Remove music from live audio stream, leaving just voices - possible?

Matt Holmes

New member
Sep 3, 2021
3
0
1
Charlotte, NC
Greetings. I'm looking for a filter or tool that can remove the music from a live video source (e.g., a NASA broadcast), while leaving the voices and non-musical noises. It doesn't have to be perfect, but it needs to remove/mute enough of the music to avoid triggering YouTube's copyright detection, and not mess up the voices too much. To be clear: I'm not trying to circumvent copyright rules. I'm trying to remove potentially-copyrighted incidental background music from an otherwise copyright-free broadcast. This is my "holy grail". The human brain can easily distinguish between music and speech, and can "filter" out the music in order to focus on the words. Surely there must be a way to do this programmatically, possibly with some sort of AI processing. A simple frequency filter is not sufficient; there are too many common frequencies between voice and music. There could even be a processing delay of a few seconds; it doesn't have to be an instantaneous filter - but the "scrubbed" audio output needs to be sync'able with the video.
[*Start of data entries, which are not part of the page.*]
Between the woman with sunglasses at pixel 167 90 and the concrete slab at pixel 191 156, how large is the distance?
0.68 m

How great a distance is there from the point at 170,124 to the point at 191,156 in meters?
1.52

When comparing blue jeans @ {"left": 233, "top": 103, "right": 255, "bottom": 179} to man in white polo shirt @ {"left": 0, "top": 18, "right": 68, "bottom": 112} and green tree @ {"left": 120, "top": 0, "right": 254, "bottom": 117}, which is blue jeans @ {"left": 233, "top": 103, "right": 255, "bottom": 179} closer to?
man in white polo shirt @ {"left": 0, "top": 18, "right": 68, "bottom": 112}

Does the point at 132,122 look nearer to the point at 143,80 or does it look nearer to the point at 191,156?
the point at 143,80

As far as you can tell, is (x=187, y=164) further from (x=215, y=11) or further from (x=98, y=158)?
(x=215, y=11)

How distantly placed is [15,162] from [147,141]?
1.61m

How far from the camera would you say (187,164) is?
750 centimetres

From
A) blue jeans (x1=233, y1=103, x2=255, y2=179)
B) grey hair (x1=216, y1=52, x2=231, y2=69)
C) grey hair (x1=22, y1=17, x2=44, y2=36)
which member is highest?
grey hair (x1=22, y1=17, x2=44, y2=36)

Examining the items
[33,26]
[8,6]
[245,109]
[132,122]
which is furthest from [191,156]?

Does such a filter or tool exist? I'd even be willing to pay a clever audio-knowledgeable programmer to develop one. I myself am a developer, but I have no knowledge of audio algorithms or AI.
 
If the feed is in stereo, I've occasionally had luck by eliminating anything not panned center (perhaps combined with a frequency filter) - this can be done by splitting the stream into sum/difference (mid/side) components, and then removing the difference (side) component from the stream.
There are undoubtedly more clever approaches leveraging the various speech and music recognition algorithms used by the various digital assistants, but those algorithms are likely to be proprietary.
 
  • Like
Reactions: Matt Holmes
If the feed is in stereo, I've occasionally had luck by eliminating anything not panned center (perhaps combined with a frequency filter) - this can be done by splitting the stream into sum/difference (mid/side) components, and then removing the difference (side) component from the stream.
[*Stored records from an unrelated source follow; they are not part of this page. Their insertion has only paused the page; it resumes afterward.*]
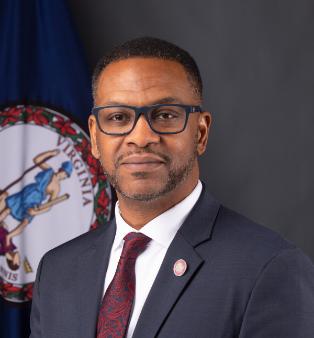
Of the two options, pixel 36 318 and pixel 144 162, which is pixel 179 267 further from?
pixel 36 318

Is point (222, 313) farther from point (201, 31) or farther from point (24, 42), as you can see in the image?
point (201, 31)

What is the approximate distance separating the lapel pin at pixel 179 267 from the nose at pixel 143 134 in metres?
0.33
There are undoubtedly more clever approaches leveraging the various speech and music recognition algorithms used by the various digital assistants, but those algorithms are likely to be proprietary.
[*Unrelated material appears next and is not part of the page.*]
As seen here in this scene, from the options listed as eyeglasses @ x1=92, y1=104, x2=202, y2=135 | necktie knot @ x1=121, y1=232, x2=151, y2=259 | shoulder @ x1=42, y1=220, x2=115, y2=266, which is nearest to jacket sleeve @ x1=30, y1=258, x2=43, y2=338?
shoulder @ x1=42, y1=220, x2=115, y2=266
Interesting technique! I haven't tried that. Something to play with. Thank you.
 
On other forums, the same question produced the comments about various plugins and Spectral Layers - stuff like that. I don;t think he returned for the responses, like here!
 
There is a technique to remove the music without any filters or tools. You just have to split the stream or the video into difference + sum components. This should help you spot the difference and remove it from the original file. I'm almost sure you can do that in many other ways. And using a filter could actually make it much more manageable. I used to remove the music using the method I described above. I would delete the music, so I don't have any issues posting the stream. I would leave the music only if it's some license-free music, and I wouldn't face any copyright issues.
 
Last edited:
Yeah, man, it's possible. For such purposes, there are a large number of platforms, programs, and applications that can decompose the necessary fragment. Typically it works as follows, you upload a video sequence from which you need to extract the audio and then click on the appropriate function. This action is often called "extraction," If you often need such extraction, the joincombo.com platform can be useful. Of the advantages I have identified for myself is the user-friendly interface and the ability to use it for various purposes and tasks. What other effective tips have you been given?
 
Yeah, man, it's possible. For such purposes, there are a large number of platforms, programs, and applications that can decompose the necessary fragment. Typically it works as follows, you upload a video sequence from which you need to extract the audio and then click on the appropriate function. This action is often called "extraction," If you often need such extraction, the joincombo.com platform can be useful. Of the advantages I have identified for myself is the user-friendly interface and the ability to use it for various purposes and tasks. What other effective tips have you been given?
Such tools would work for "offline" content, but not for live streams. I need to try the "sum/difference" technique mentioned above.